Eighteen years later, Rangers radio announcer Howie Rose’s dramatic call of Stephane Matteau’s game-winning wraparound goal in double-overtime of Game 7 of the 1994 Eastern Conference finals against the Devils still gets played over and over again on highlight reels:
Matteau!! Matteau!! Matteau!!
“I like to make a joke of it, and ask if [fans] know my first name,” Matteau said on Monday night.
The Rangers have been in existence since 1927. Yet Matteau’s goal stands as arguably the biggest one in franchise history.
“It took awhile [for me to understand how important it was],” Matteau said, “because I kept playing after that. I got traded [from Chicago at the 1994 deadline] and didn’t know anything about the history of the Rangers.
“They’ve won one Stanley Cup in 72 years. It’s not much. But I was a part of that team and I’m wearing my ring proudly.”
Matteau said he gets recognized around the Garden -- but not while walking in New York City.
“Once I’m on the street, I just look like a normal Joe,” he said.
Matteau has seen the replay of his goal several times -- always from the same angle.
“I don’t get tired of it, but I don’t put that as my ringtone, though,” Matteau said. “A lot of my friends do.”
Matteau was driving hard on the forecheck and beat Scott Niedermayer to the puck in the corner. He proceeded to swoop around the net and send a sharp-angle shot that beat 22-year-old Martin Brodeur five-hole.
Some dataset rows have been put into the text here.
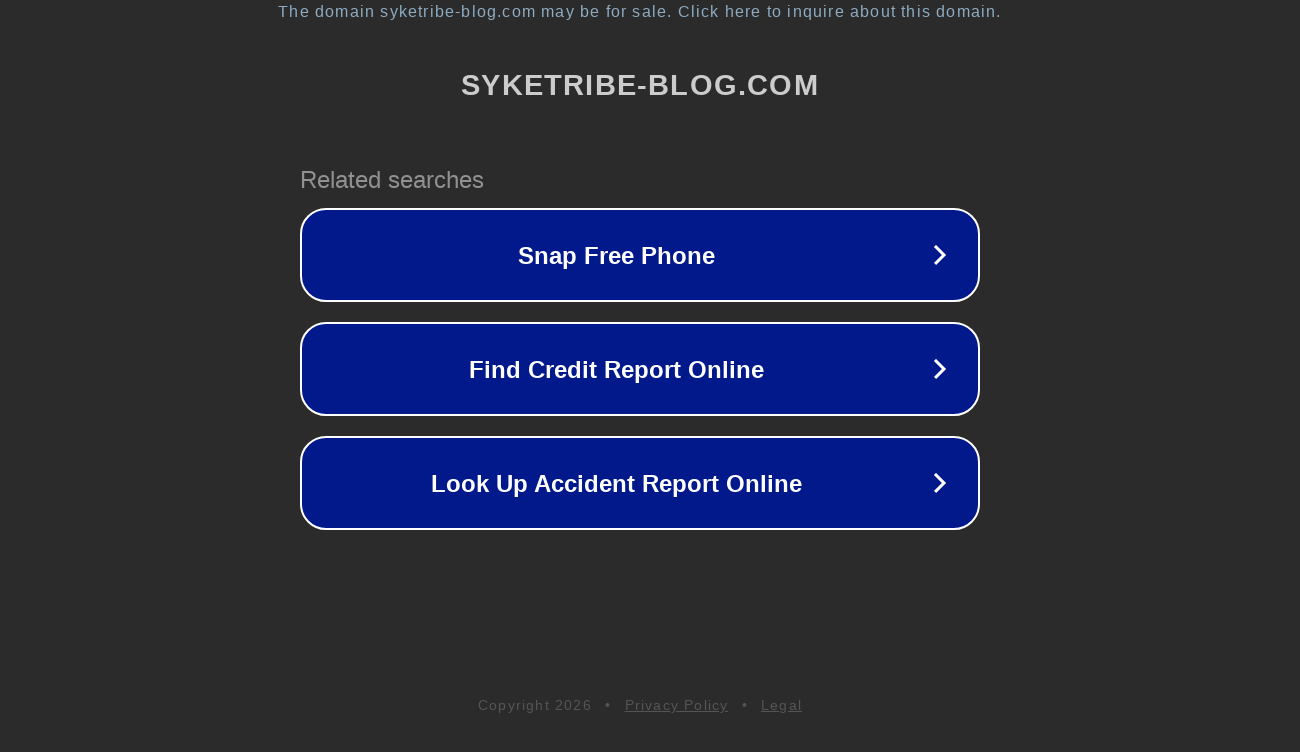

--- FILE ---
content_type: text/html; charset=utf-8
request_url: https://www.syketribe-blog.com/etusivu/tags/keto-ruokavalio
body_size: 1102
content:
<!doctype html>
<html data-adblockkey="MFwwDQYJKoZIhvcNAQEBBQADSwAwSAJBANDrp2lz7AOmADaN8tA50LsWcjLFyQFcb/P2Txc58oYOeILb3vBw7J6f4pamkAQVSQuqYsKx3YzdUHCvbVZvFUsCAwEAAQ==_OYwQFe0Zgk6xJTQ8isrhYMQcd42ZseTkhHfpV3vrUqYIcU6+APMa6rQnUM2BFIYjyzlTq+qF2dJFICMplLZGhA==" lang="en" style="background: #2B2B2B;">
<head>
    <meta charset="utf-8">
    <meta name="viewport" content="width=device-width, initial-scale=1">
    <link rel="icon" href="[data-uri]">
    <link rel="preconnect" href="https://www.google.com" crossorigin>
</head>
<body>
<div id="target" style="opacity: 0"></div>
<script>window.park = "[base64]";</script>
<script src="/bLZMYENNS.js"></script>
</body>
</html>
The building absolutely exploded. A raucous celebration ensued. Brodeur laid on his back in the net. He was devastated.
Although Matteau and Brodeur never became close, Matteau said he’s very good friends with one of Brodeur’s closest friends in Montreal.
“I always ask about him because he’s a French goalie and I’ve played against him throughout my career,” Matteau said. “I have a lot of respect for him and he seems like a nice guy, he’s laughing in his crease all the time and there’s a reason why he’s the greatest goalie of all-time.”
Brodeur went on to become the NHL’s all-time winningest goaltender and capture three championships. He is the only player remaining on either roster from the 1994 series.
“It was weird at first, but hockey is like a boxing match -- once it’s over it’s over,” Matteau said. “Marty and the Devils recovered quite well.”
Matteau is currently coaching in the CHL with Blainville-Boisbriand, Armada.
“I called for season tickets, and I got the job,” he joked.
Matteau is excited because his son, Stefan, 18, will be joining the roster next season. He’s a top prospect and will be in the NHL draft.
Matteau said he wants to have a future in coaching, perhaps at the NHL level.
For now, though, he’ll be cheering on the Rangers as they try to beat the Devils again and advance to the Cup finals.
“I love the way they play, the sacrifice,” said Matteau, who has attend several of their playoff games already. “I’m amazed at how many players would dive in front of a puck in a desperate moment.”